1:01:32 <On-screen text> 2000 Election
Tom Ferguson – The ‘96 thing really does look rather like 2000. Something like three-quarters of the business community was strongly anti-Clinton. I don’t think that percentage changed that much. So you’re in a situation where I’m going to say, I’m going to stipulate, two-thirds to three-quarters of the business community wants Bush. The hullaballoo, if you elect Gore, would be quite a lot. Some of the labor guys thought maybe we should have some marches to sort of protest this [the Florida vote count debacle]. They clearly were advised don’t do this. If the situation had been reversed, and Gore had in fact won [the Supreme Court Florida vote decision] five to four, I think you would have seen almost chaotic scenes of the type where you had Republicans paying guys to go down into Florida and actually demonstrate. The consensus candidate, the business community, was winning. Throw the hand in and collect your tax cut due was, I think, the dominant sentiment. These guys weren’t trying that hard. You know, and Kerry clearly threw the hand in too fast on 2004. In the end, business folks won’t turn the place into a shambles. They’ll take a shot at it, try it, and if they lose, okay, we’ll take our tax cut and we’ll come back next year with more of the same.
1:02:40 — <Film clip from Trading Places with Eddie Murphy and Dan Aykroyd>
- Billy Ray (Murphy) – Oh, see, I made Louis (Aykroyd) a bet here. Louis bet me that we couldn’t both get rich and put you all in the poor house at the same time. He didn’t think we do it. I won.
- Louis – I lost. One dollar.
- Billy Ray – Thank you, Louis.
- Louis – After you.
- Billy Ray – Certainly. <Laughs. End of scene>
1:02:58 <On-screen text> Stock Prices & Political Power: A Close Correlation
Tom Ferguson – Stock market prices actually reflect major investor knowledge of campaign contributions. We know that congressmen and senators earn the highest rates of return in recorded history on their portfolios, which means they’re being given insider information. And that doesn’t show on any campaign contribution. I had a colleague at the University of Texas, he did a paper called Death of a Congressman*. What he quickly discovers is that if they die unexpectedly, the stocks that the companies they’re close to crash that afternoon.

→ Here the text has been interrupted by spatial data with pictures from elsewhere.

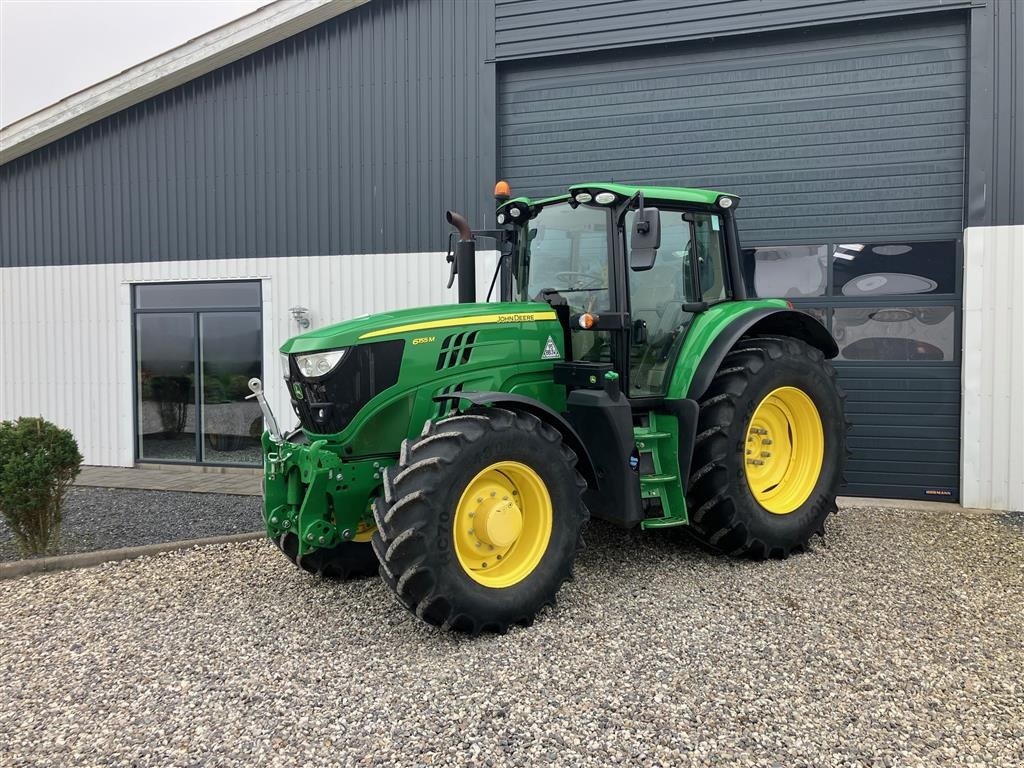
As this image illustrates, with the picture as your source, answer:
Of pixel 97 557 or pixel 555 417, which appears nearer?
pixel 555 417

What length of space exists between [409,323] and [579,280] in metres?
1.28

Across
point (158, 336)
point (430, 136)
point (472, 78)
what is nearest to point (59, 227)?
point (158, 336)

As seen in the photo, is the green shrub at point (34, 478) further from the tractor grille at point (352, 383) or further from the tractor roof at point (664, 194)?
the tractor roof at point (664, 194)

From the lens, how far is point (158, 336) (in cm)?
948

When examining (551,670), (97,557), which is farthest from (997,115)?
(97,557)

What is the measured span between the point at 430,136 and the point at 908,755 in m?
7.32

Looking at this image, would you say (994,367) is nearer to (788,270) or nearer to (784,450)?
(788,270)

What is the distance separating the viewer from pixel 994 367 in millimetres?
6809

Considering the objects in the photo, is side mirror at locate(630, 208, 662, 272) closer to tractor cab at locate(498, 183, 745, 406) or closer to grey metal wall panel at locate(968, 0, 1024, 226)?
tractor cab at locate(498, 183, 745, 406)

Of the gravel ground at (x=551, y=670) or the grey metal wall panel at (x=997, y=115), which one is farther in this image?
the grey metal wall panel at (x=997, y=115)

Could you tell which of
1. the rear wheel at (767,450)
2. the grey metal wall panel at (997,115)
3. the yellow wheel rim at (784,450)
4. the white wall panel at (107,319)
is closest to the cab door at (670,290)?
the rear wheel at (767,450)

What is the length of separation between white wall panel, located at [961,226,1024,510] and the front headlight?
5.75m

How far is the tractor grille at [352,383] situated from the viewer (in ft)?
13.6

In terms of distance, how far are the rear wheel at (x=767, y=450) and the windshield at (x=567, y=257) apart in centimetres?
106
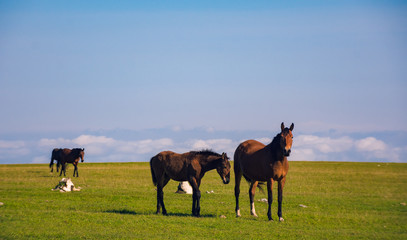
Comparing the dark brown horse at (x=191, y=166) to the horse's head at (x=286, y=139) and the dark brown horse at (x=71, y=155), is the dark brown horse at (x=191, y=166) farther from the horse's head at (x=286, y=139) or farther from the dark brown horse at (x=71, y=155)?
the dark brown horse at (x=71, y=155)

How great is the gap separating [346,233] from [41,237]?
35.6ft

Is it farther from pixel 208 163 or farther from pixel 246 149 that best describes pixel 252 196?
pixel 208 163

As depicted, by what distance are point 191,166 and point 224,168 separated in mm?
1436

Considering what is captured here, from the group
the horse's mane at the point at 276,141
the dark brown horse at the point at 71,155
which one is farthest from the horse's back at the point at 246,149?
the dark brown horse at the point at 71,155

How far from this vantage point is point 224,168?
17.6 metres

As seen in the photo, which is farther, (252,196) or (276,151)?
(252,196)

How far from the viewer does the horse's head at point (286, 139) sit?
16736 mm

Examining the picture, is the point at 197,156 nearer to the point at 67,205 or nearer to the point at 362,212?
the point at 67,205

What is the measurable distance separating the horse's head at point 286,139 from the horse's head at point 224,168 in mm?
2358

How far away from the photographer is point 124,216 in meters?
18.3

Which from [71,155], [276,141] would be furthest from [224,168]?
[71,155]

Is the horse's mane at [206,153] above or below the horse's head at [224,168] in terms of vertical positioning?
above

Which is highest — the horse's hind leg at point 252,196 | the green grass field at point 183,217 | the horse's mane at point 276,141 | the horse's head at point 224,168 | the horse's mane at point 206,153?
the horse's mane at point 276,141

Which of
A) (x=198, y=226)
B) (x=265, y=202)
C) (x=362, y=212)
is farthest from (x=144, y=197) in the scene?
(x=362, y=212)
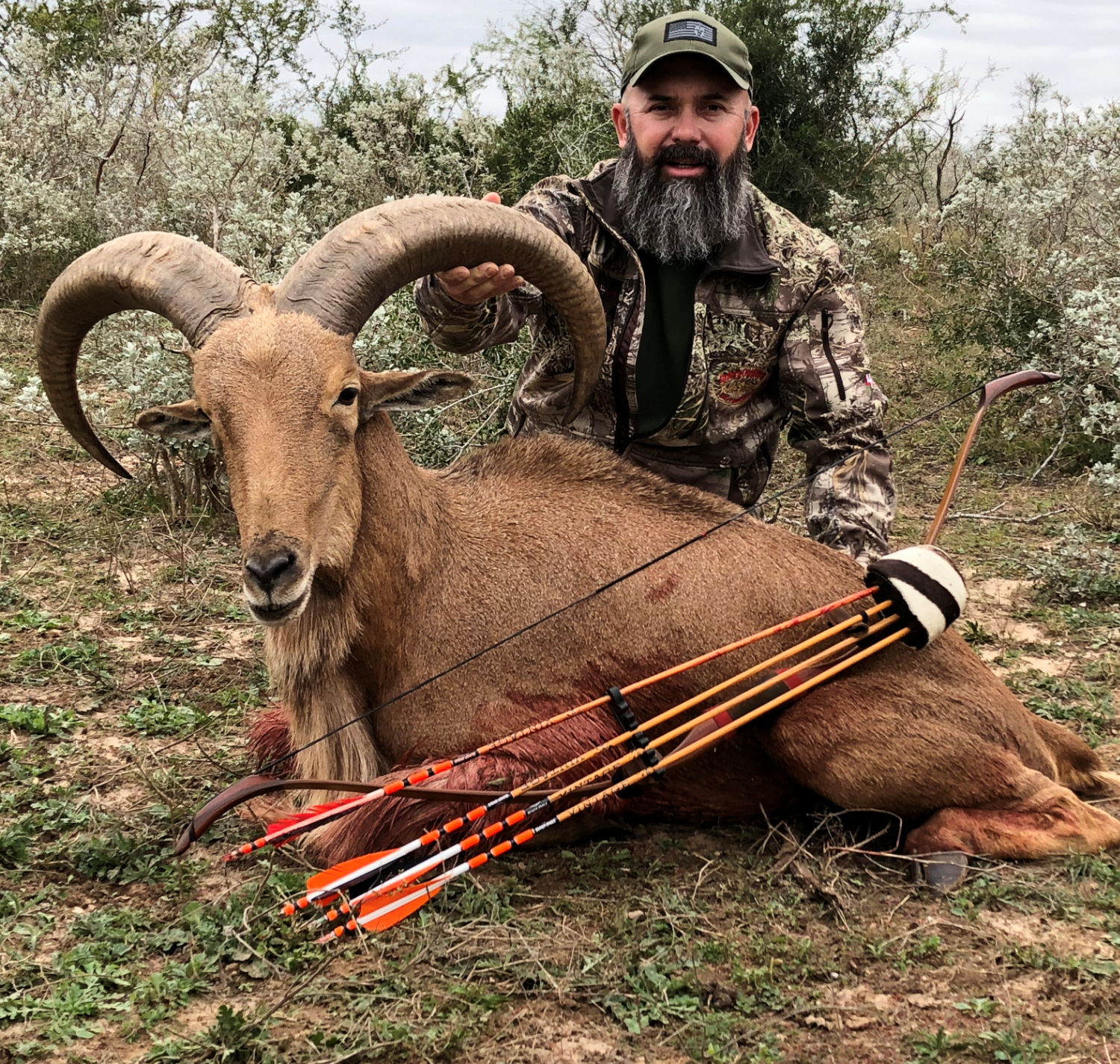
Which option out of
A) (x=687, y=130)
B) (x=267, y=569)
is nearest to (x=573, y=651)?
(x=267, y=569)

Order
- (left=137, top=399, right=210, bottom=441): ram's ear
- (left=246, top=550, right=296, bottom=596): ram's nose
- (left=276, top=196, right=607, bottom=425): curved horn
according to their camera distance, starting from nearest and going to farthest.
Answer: (left=246, top=550, right=296, bottom=596): ram's nose < (left=276, top=196, right=607, bottom=425): curved horn < (left=137, top=399, right=210, bottom=441): ram's ear

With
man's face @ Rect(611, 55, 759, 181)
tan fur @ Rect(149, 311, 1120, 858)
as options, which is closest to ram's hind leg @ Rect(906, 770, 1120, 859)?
tan fur @ Rect(149, 311, 1120, 858)

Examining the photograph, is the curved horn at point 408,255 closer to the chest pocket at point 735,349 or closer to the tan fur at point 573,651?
the tan fur at point 573,651

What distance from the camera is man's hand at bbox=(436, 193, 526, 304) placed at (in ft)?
13.6

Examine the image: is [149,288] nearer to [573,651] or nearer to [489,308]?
[489,308]

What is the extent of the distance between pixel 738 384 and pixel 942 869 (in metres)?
2.67

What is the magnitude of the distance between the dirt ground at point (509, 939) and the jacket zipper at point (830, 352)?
1805mm

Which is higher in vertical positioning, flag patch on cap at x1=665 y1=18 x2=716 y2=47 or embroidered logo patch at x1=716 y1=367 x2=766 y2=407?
flag patch on cap at x1=665 y1=18 x2=716 y2=47

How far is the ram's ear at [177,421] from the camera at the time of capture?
3.86 meters

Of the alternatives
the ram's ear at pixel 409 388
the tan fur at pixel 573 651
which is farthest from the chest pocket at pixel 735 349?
the ram's ear at pixel 409 388

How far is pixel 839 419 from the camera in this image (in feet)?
16.8

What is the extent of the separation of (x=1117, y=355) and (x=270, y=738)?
20.2ft

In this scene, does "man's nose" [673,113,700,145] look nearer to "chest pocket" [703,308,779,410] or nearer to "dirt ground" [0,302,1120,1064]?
"chest pocket" [703,308,779,410]

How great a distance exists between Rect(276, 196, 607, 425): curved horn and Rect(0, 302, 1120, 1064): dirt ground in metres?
1.95
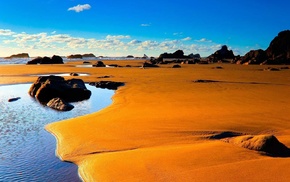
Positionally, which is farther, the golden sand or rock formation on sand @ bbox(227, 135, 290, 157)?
rock formation on sand @ bbox(227, 135, 290, 157)

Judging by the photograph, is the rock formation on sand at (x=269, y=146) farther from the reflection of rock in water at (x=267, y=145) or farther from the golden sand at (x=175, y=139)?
the golden sand at (x=175, y=139)

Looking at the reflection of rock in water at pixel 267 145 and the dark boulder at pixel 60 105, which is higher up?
the reflection of rock in water at pixel 267 145

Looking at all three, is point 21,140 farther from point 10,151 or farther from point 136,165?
point 136,165

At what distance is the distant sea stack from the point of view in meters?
55.4

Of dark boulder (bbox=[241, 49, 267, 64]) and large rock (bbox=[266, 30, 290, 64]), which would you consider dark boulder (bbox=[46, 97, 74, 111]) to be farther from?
large rock (bbox=[266, 30, 290, 64])

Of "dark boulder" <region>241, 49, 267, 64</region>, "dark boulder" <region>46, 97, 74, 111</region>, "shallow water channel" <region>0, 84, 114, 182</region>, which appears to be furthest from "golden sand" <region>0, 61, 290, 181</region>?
"dark boulder" <region>241, 49, 267, 64</region>

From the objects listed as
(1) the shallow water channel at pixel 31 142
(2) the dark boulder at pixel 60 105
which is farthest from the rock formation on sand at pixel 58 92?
(2) the dark boulder at pixel 60 105

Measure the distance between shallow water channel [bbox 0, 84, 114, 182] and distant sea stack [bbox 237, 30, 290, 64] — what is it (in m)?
46.3

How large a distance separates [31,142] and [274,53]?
2521 inches

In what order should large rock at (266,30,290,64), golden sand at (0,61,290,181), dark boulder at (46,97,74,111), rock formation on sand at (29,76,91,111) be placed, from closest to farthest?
1. golden sand at (0,61,290,181)
2. dark boulder at (46,97,74,111)
3. rock formation on sand at (29,76,91,111)
4. large rock at (266,30,290,64)

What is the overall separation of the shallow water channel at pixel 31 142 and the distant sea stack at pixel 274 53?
4632 centimetres

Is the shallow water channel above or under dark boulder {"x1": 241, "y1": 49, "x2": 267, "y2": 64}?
under

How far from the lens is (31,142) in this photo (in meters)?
9.14

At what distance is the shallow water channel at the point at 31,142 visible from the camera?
22.4ft
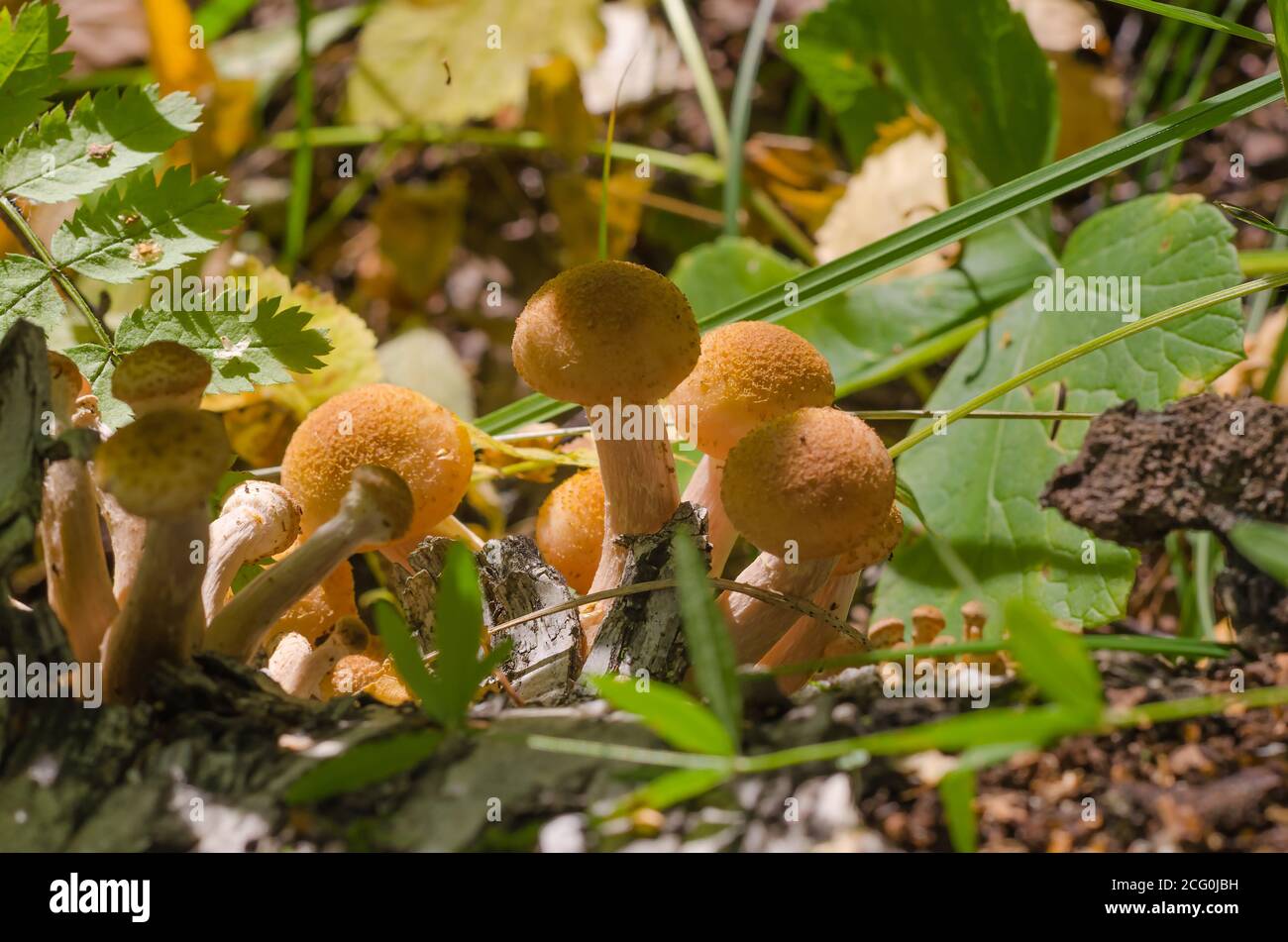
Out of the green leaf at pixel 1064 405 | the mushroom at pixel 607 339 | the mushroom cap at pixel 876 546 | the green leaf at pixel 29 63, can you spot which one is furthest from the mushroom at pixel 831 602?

That theme was picked up by some folks on Indonesia and Malaysia where they looked at how the Asia crisis affected the stocks of – remember when Mahathir and his rival, Anwar, went down in Malaysia, at Mahathir’s hands, and it turned out the stocks of the companies that Anwar was close to crashed. They went down by something like – my memory is about 22-23 percent in the space of a week or two. But that was what political patronage was worth in Malaysia.
I looked at that paper and I said to my friend, <unintelligible>, you know, we could do — we could use this technique, which basically, what you do is you estimate what the stock market’s doing over about six months before. So you try to define a little event window, which is real tight, and the idea is track what stocks do on average and then see if the ones that are politically connected – or that you think might do better on average than that.
And so we took that method over on probably the most famous argument about political money ever, which is the coming to power of Adolf Hitler. We worked this through – it took something like 3 or 4 years – and what we showed was like the last 25 years of American history and German history on this was all wrong. That, in fact, yeah, big business, in fact, did fund Hitler**, a big chunk of it, sort of somewhat loosely. The classical Nuremberg hypothesis*** was really right. They owned steel companies, I.G. Farben, Siemens things like that. Yeah, they were all into this. And there, stocks do move hugely, excessively, “excess returns” as they say.
1:04:59 <On-screen series of questions with photos implying American business links with Hitler> — Where did they get the trucks? —GM; Where did they get the ideas? —Ford; Where did they get the names? —IBM; Who in America helped Hitler? —Rockefeller
1:05:24 <On-screen text> — Fascism can be useful — <On-screen text> — 1939: Democratically elected Spanish government overthrown. Fascist dictatorship installed. Strong labor movement wiped out.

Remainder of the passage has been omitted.